Musings and Mumblings
The inner monologue of Kiley Fischer
How’s this for an out-of-body experience?
Categories: Class work

I have to admit.  The most interesting thing to me this time that Hayles wrote (and I’m using the phrase “interesting thing” loosely) was the story The Three Stigmata of Palmer Eldritch.  For some reason, the idea of hallucinogenic drugs being used as communication completely fascinated me.

Now, don’t read anymore into that than you need to.  I just think it’s an interesting concept.  After all, these people inhabiting Mars are inhabiting Barbie and Ken rip-offs and can hear each other’s thoughts.  Basically, the drugs are coding the humans.  The humans, while they would like believe they are in control, really aren’t.

The narrative viewpoint nevertheless marks a clear boundary between the illusory world of Perky Pat and the reality of the colonists’ everyday lives.  While the colonists are experiencing themselves as the glamorous Pat and Walt, the narrator describes them as an objective eye would see them, sprawled in the hovel with drool dripping from their mouths from the chewed up Can-D.  When the drug wears off, the colonists, too, see the scene the narrator describes and are snapped back into the reality they never in fact escaped.
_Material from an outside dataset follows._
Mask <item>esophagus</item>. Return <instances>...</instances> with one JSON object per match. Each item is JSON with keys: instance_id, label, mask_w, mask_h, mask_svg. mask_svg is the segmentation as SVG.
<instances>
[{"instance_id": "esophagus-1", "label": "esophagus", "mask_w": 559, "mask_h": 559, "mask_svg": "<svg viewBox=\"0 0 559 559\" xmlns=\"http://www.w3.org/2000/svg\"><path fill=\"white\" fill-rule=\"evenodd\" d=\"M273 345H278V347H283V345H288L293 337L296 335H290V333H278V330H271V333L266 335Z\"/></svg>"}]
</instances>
As I read this, I was reminded of a slideshow I saw recently on the internet.  In the 1950s, the government was doing a study on drugs.  They gave an artist a dose of LSD and left him with an activity box with crayons and pencils.  He was then left alone with the medic who gave him the does.

Why did that remind me of the reading?  Because the artist was also coded.  The slideshow includes the things he said while under the influence, and there is no way you can tell me the drugs didn’t control what he experienced or thought.  I guess until Hayles, though, I never thought of it that way.